Le déchaînement d’évènements climatiques extrêmes, températures intenables au Canada, surchauffe en Sibérie, neige et grêle dans l’Est de la France, montrent l’impérieuse nécessité d’adapter massivement les infrastructures, les processus industriels, les bâtiments, les modes de vie… Bref, il s’agit de faire passer en urgence l’économie sur le mode “adaptation”, négligé jusque-là au bénéfice de difficiles réductions d’émissions de gaz à effet de serre pour atteindre la neutralité carbone. Pour faire cette révolution, il faut accélérer massivement la transformation des entreprises sans attendre qu’elles aient fini d’encaisser le choc de la pandémie.
La Banque centrale européenne déclenche un Plan d’action
La BCE a fait une annonce surprise le 8 juillet, beaucoup plus politique que technique. Elle a décidé de siffler la fin de la musique qui continue à faire danser les marchés boursiers malgré la crise économique globale. En annonçant un “plan d’action pour inclure le changement climatique dans sa politique monétaire“, elle a envoyé un message fort aux entreprises qui financent leur endettement massif sur des marchés qu’elle abreuve. Désormais, le changement climatique est une donnée qui sera intégrée dans l’évaluation de leur solidité financière et de leur capacité à rembourser leurs dettes.

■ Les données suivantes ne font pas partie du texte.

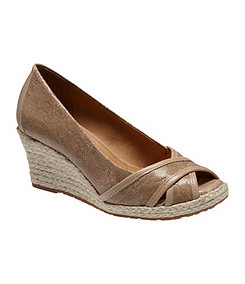 Nurture shoes have a wedge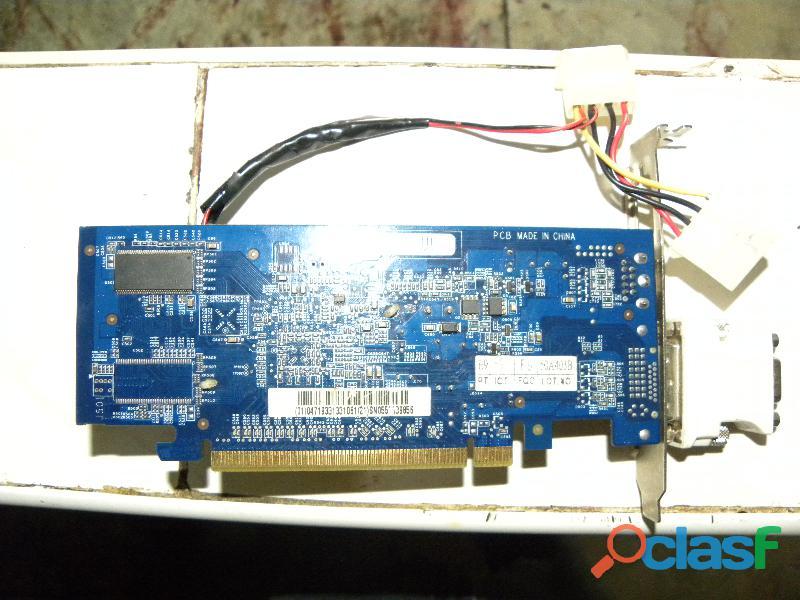 se vende tarjeta de video gigabyte nvidia geforce turbo cache 6200 de 1gb en 40$ 1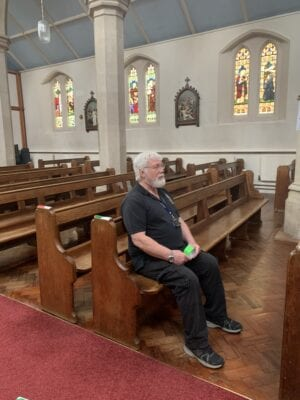 How to pray and re-connect with the church as places of worship re-open for private prayer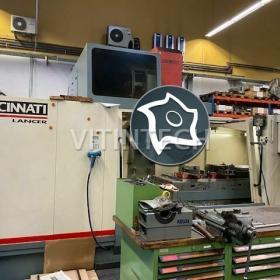 Вертикально-фрезерный станок с ЧПУ CINCINATTI Lancer VMC 2000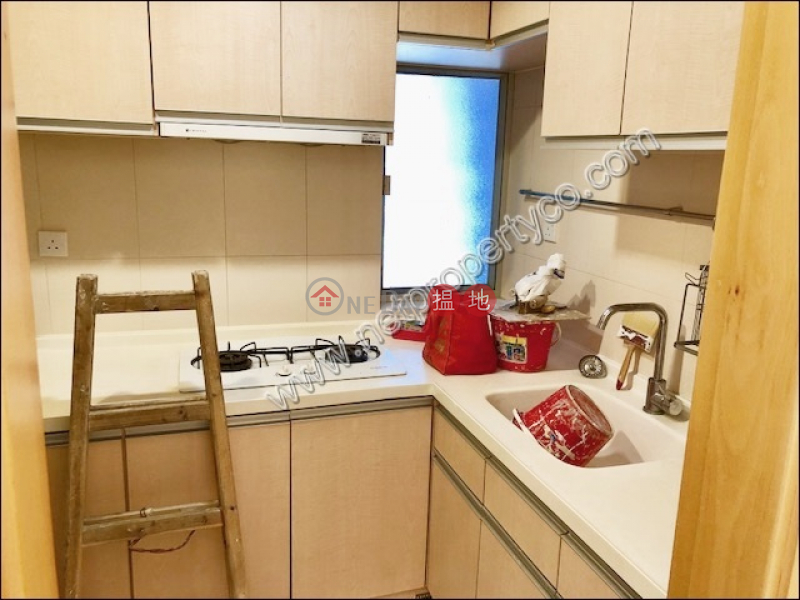 Ming Sun Building | Low | Residential | Rental Listings | HK$ 35,000/ month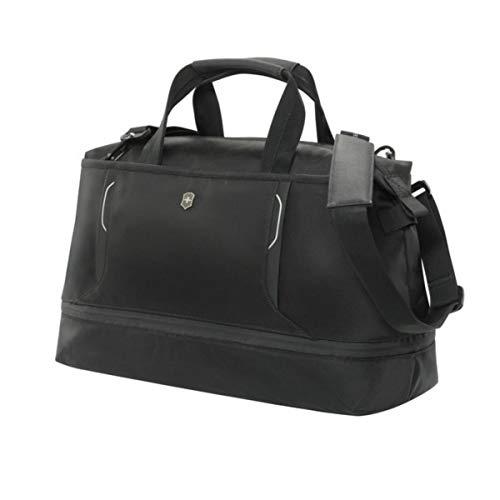 Victorinox Werks Traveler 6.0 Frequent Flyer Weekender Bag, Black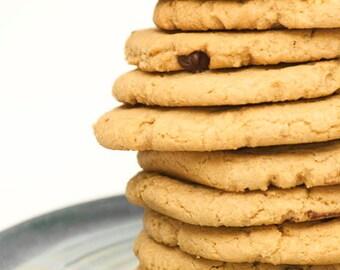 BOGO (Buy 1, get 1 free) - Chocolate Chip Cookies - Fine art photography - Borderless print - Kitchen art - Food photography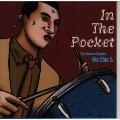 イン・ザ・ポケット~ドラム・プロジェクト(1)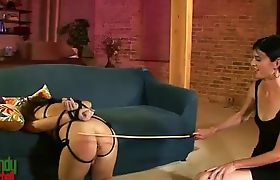 Horny Mandy Mitchell whipping tied up tgirl Ashley George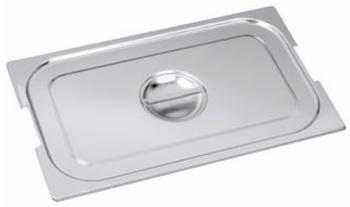 Contacto GN-Deckel GN 1/6 - GM GA 7200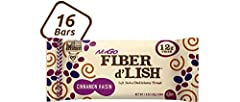 You have never tasted a fiber bar like this. A flavorful soft-baked fiber bar with 12g of fiber in every bar. No need to deal with messy powders or the chalky taste of other fiber supplements. Fiber d'Lish gives you the fiber you need with dessert-li...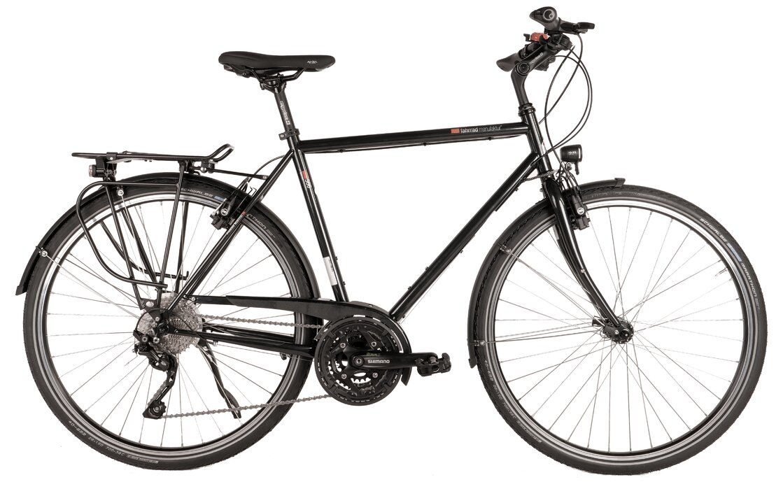 VSF-fahrradmanufaktur T-300 Kette HS33 - 2021 - 28 Zoll - Diamant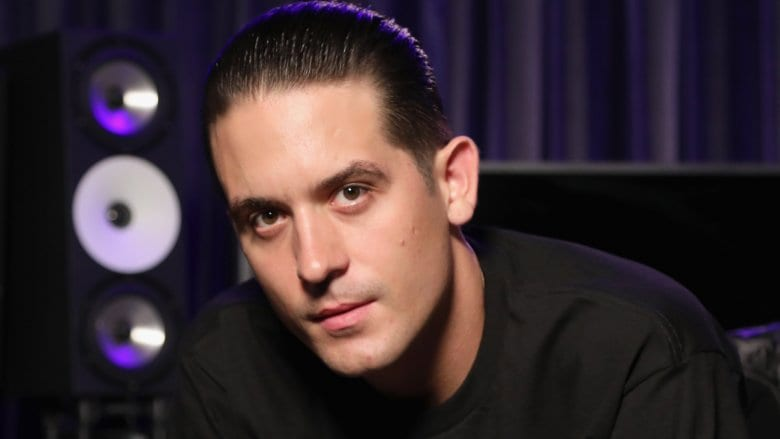 g eazy is a graduate of the big easy 1544630074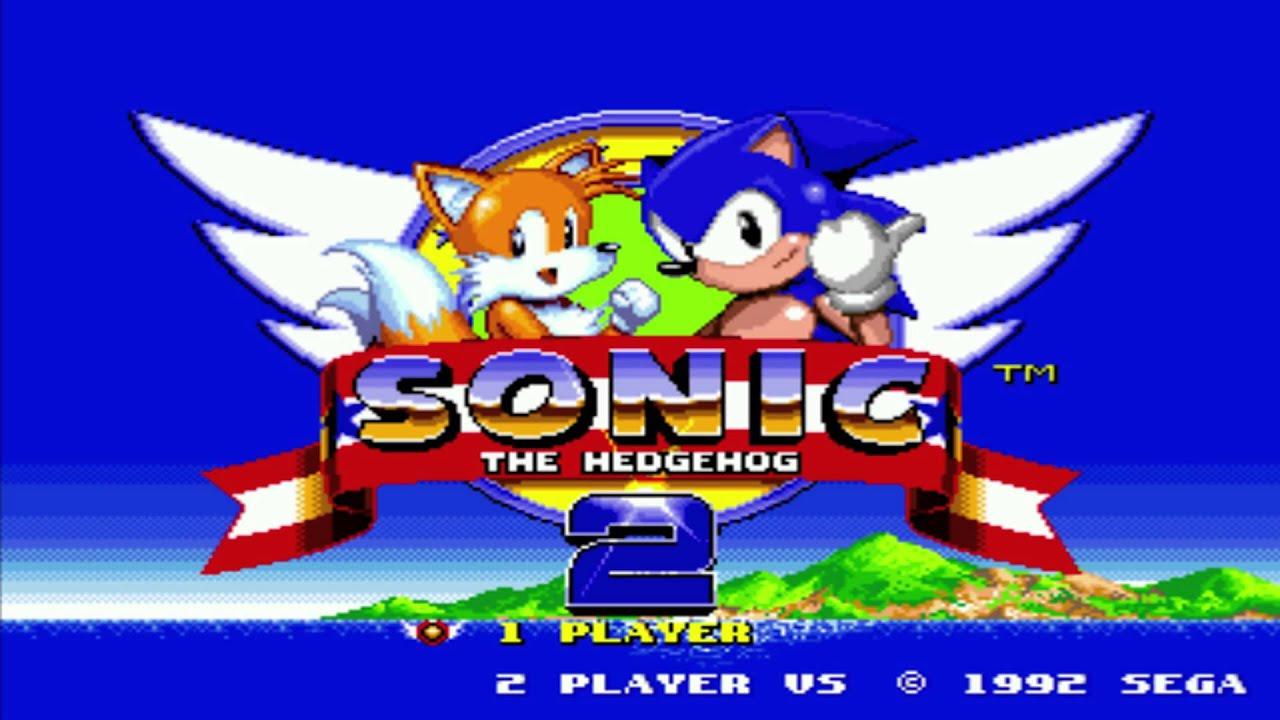 Sonic med støttebandasje i nykter tilstand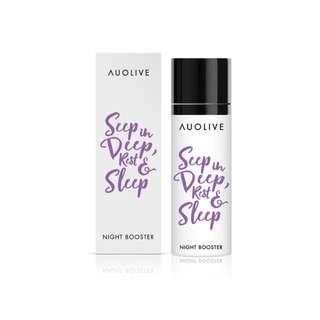 Auolive Night Booster - Collagen Restorative Moisturizer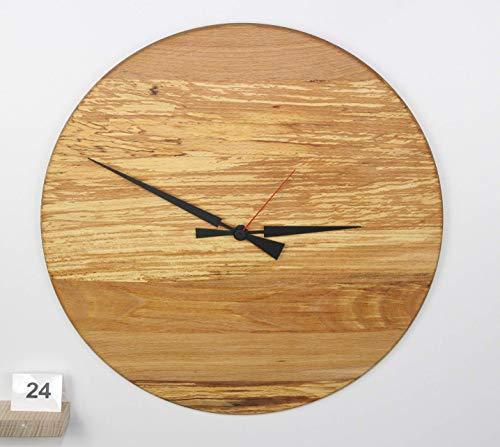 Uhr Wanduhr aus gestockter Buche Wildwuchs Holz konvex lautlos Durchmesser 39cm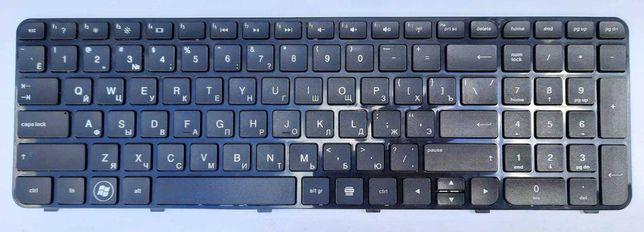 Клавіатура для ноутбука HP G6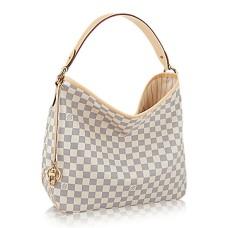 Louis Vuitton N41464 Delightful MM Hobo Bag Damier Azur Canvas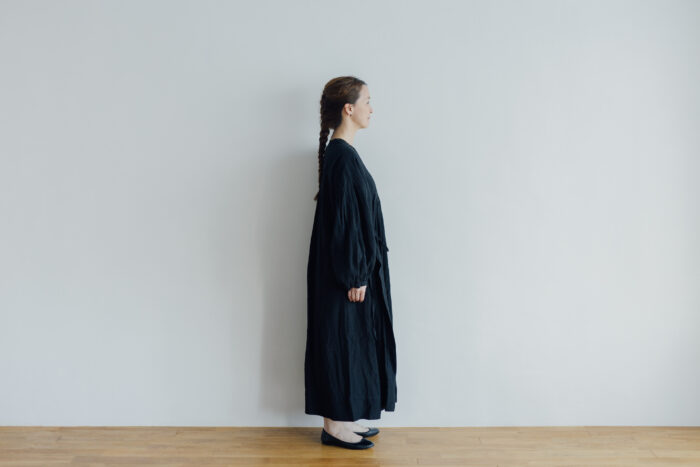 Embroidery DRESS  black 2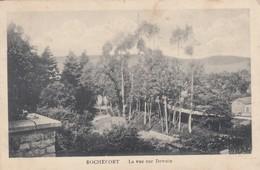 ROCHEFORT / LA VUE SUR DEWOIN - Rochefort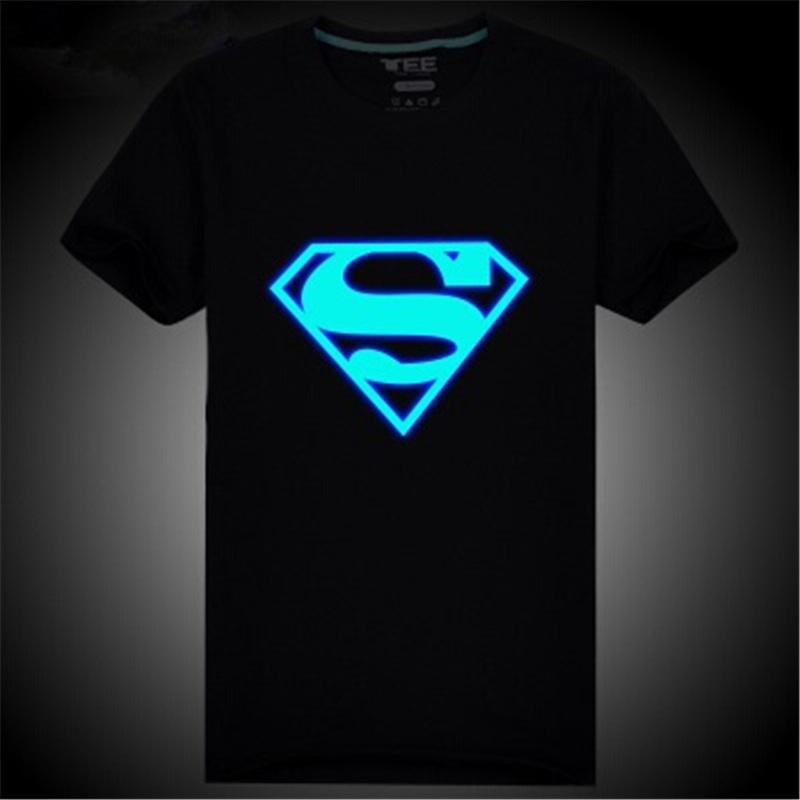 superman t shirt boys kids superman t shirts black superman tshirts. Black Bedroom Furniture Sets. Home Design Ideas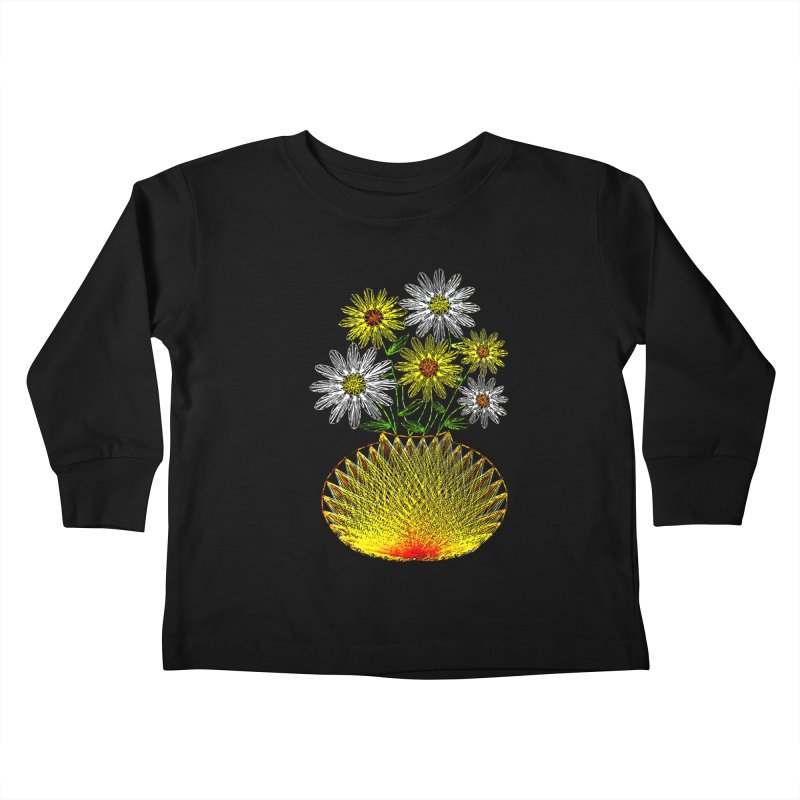 String Art Flowers Kids Toddler Longsleeve T-Shirt by funkymojo's Artist Shop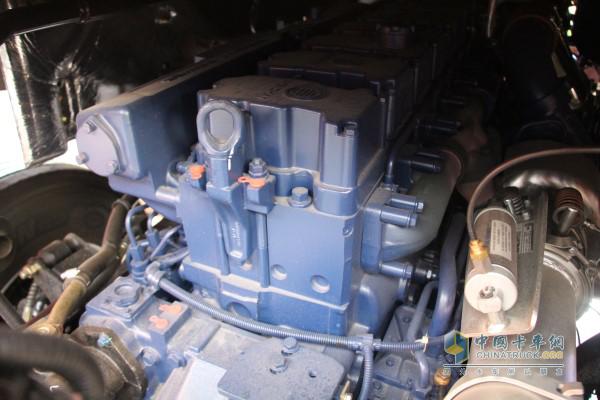 潍柴WP13.550E501发动机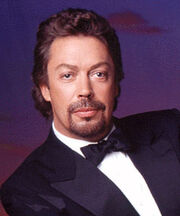 Tim Curry.jpg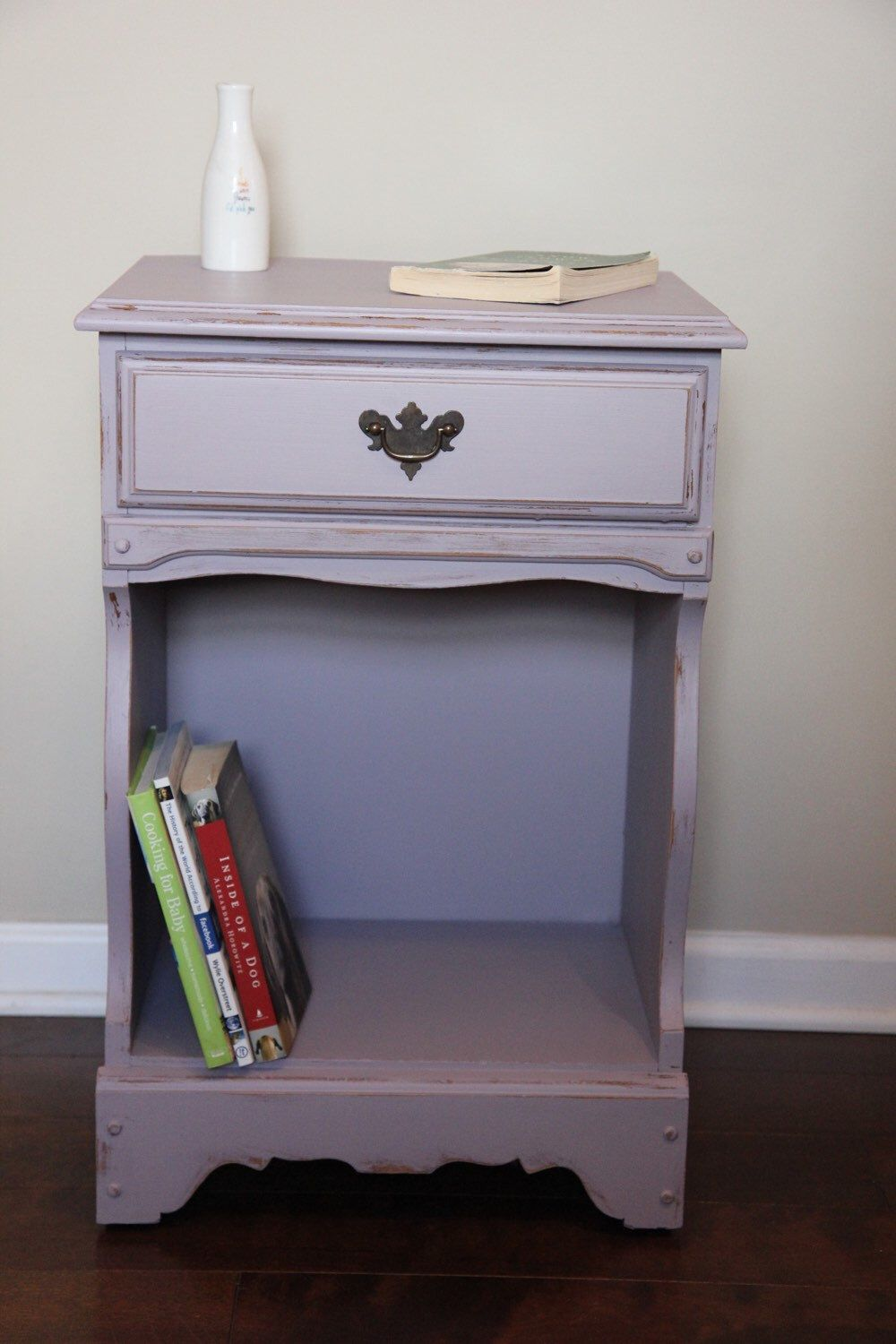 Purple/lavender chalk painted end table/nightstand ...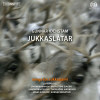 Jukkaslåtar: Songs For Jukkasjärvi [Digipak]-CD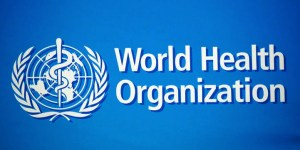Read more about the article World Health Organisation Careers: Driver – Annual remuneration KES 811,040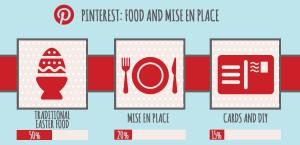 Infografica_4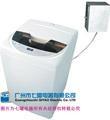 武汉商用智能式投币洗衣机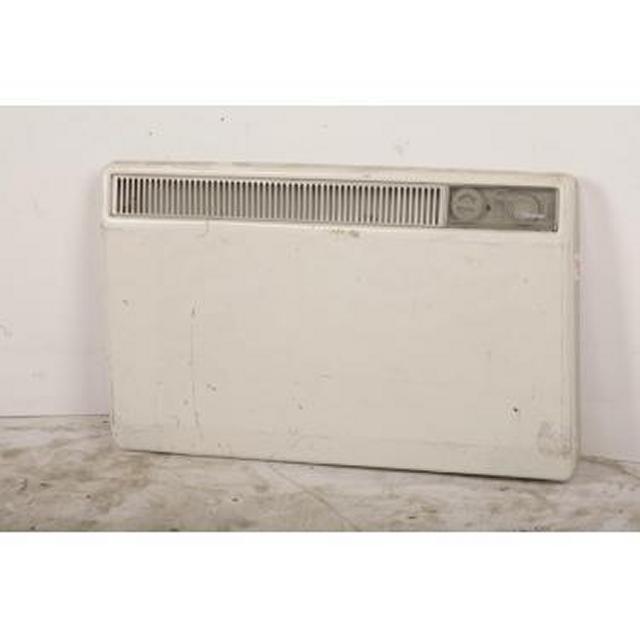 Electric Heater X2 425X680X75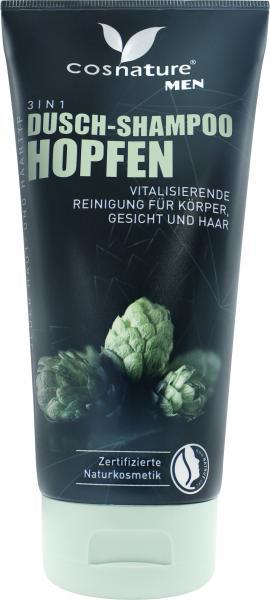 Cosnature Men 3in1 Dusch-Shampoo Hopfen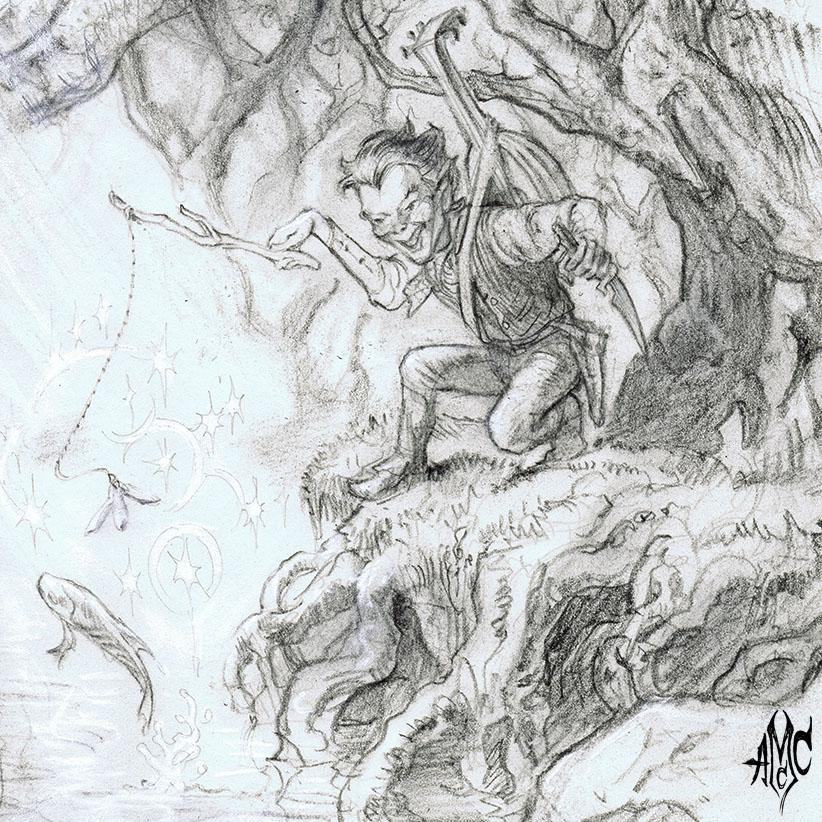 GnomeBards_Pencil_Scan02_2012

C’est un changement de paradigme. La Banque centrale assure bientôt qu’elle ne va bientôt acheter que des obligations d’entreprises qui “se conforment à la législation européenne visant à faire respecter l’Accord de Paris et qui le font à travers des indicateurs climatiques pertinents et des engagements adaptés“. Auquel cas, les autres ne trouveront plus d’argent. Celles qui ne font rien (et elles sont nombreuses) pour aligner leurs stratégies pour limiter le réchauffement climatique en deçà de 2 degrés pourraient, dès 2023, être considérées comme surendettées et menacées, à court terme, de liquidation !
Stratégie climat
Cette brusque accélération de la Banque centrale devrait provoquer un électrochoc. À l’exception des producteurs d’énergie, rares sont les secteurs qui ont entamé leur transition vers des modèles bas carbone. Toutes aussi rares sont les entreprises qui font le lien entre leur endettement et leur stratégie climat. Or, en 2020, l’endettement des entreprises françaises était presque à 200 % du PIB, phénomène rendu possible uniquement par les politiques monétaires des banques centrales. Si la Banque centrale européenne modifie ses paramètres en faisant de l’impact du changement climatique un élément clef, le nombre d’entreprises notées très à risque sur le plan financier va exploser.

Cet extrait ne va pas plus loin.